Hi all, my flink job consume kafka topic A, and write to kafka topic B.
When i restart my flink job via savepoint, topic B have some duplicate
message. Any one can help me how to solve this problem? Thanks!

My Versions:
Flink 1.12.4
Kafka 2.0.1
Java 1.8

Core code:
env.enableCheckpointing(300000);
env.getCheckpointConfig().enableExternalizedCheckpoints(CheckpointConfig.ExternalizedCheckpointCleanup.RETAIN_ON_CANCELLATION);
env.getCheckpointConfig().setCheckpointingMode(CheckpointingMode.EXACTLY_ONCE);

DataStream dataDS = env.addSource(kafkaConsumer).map(xxx);

tableEnv.createTemporaryView("data_table",dataDS);
String sql = "select * from data_table a inner join
hive_catalog.dim.dim.project for system_time as of a.proctime as b on a.id
= b.id"

→ **Source data**:
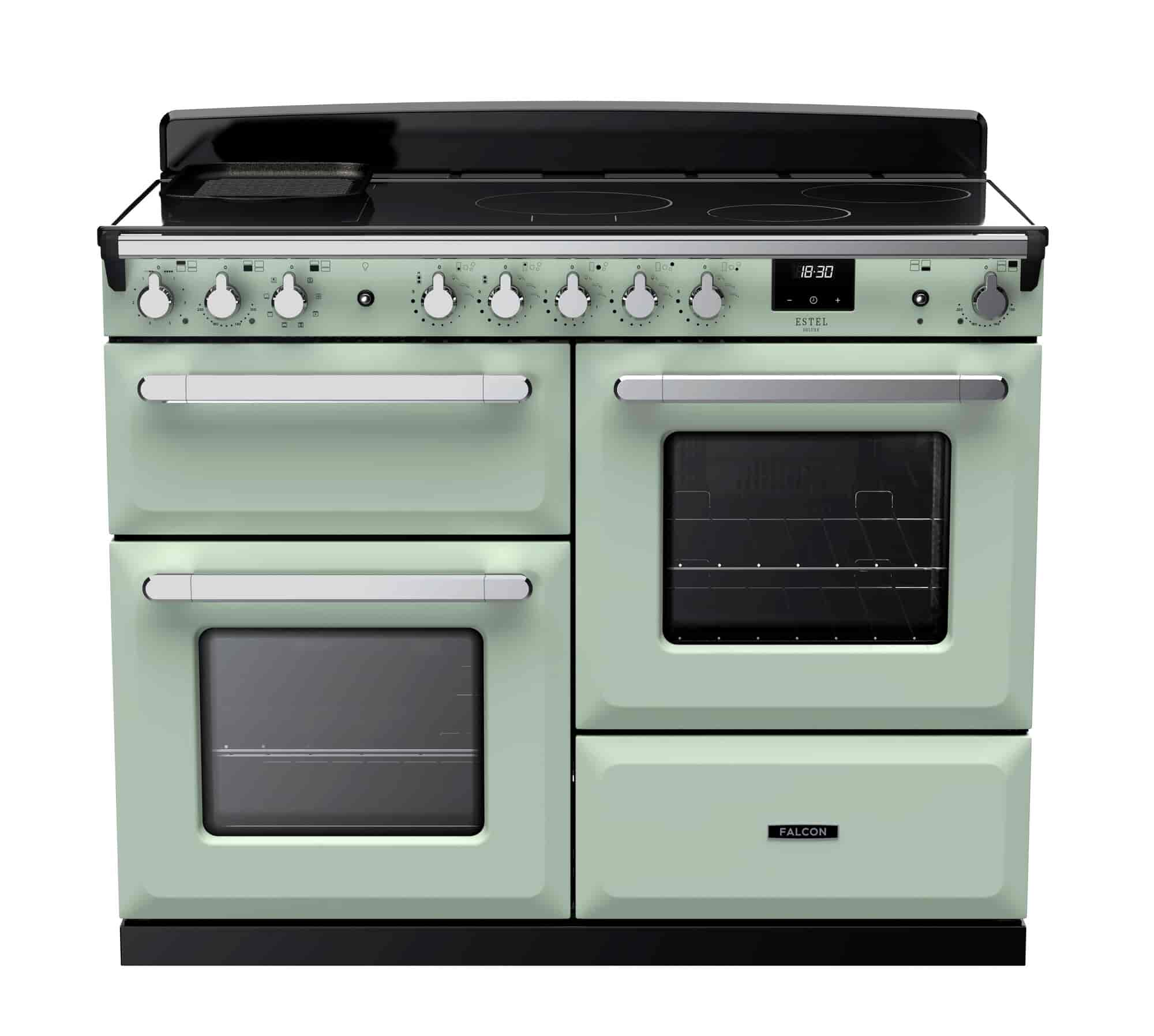 Falcon Estel Deluxe 110 induktion med jäslåda krom Falcon Estel Deluxe 110 induktion med jäslåda krom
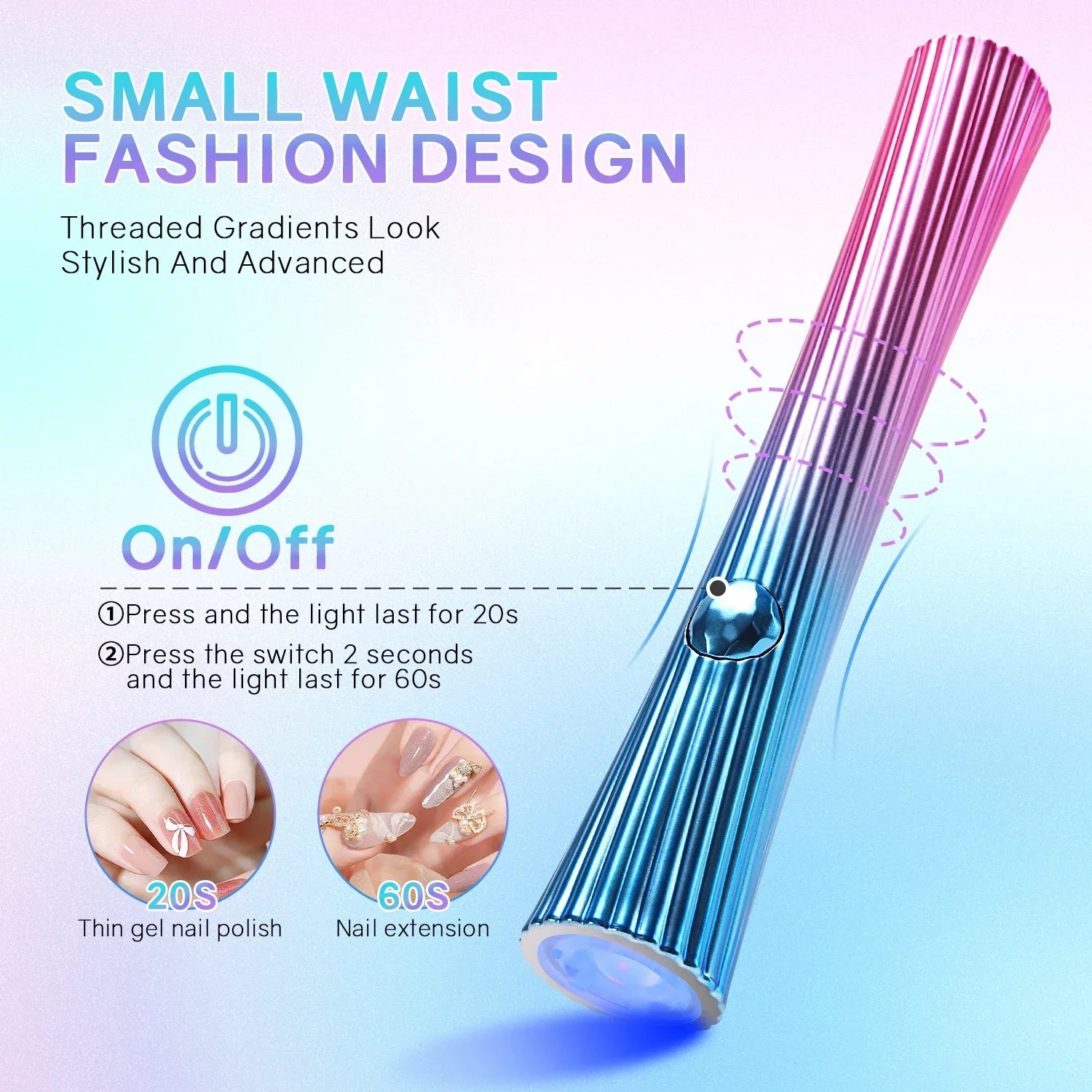 Mini Portable UV Nail Lamp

→ **Task list**:
A - Name every software version given in the Flink post.
B - According to the Flink post, what appears in topic B when the job is restarted via savepoint?
C - Repeat everything in the Flink post from "Hi all, my flink" down to "this problem? Thanks!".
The listing isn't needed for any of this.

→ **Solved problems**:
A - Flink 1.12.4, Kafka 2.0.1, Java 1.8

B - Some duplicate messages.

C -
Hi all, my flink job consume kafka topic A, and write to kafka topic B.
When i restart my flink job via savepoint, topic B have some duplicate
message. Any one can help me how to solve this problem? Thanks!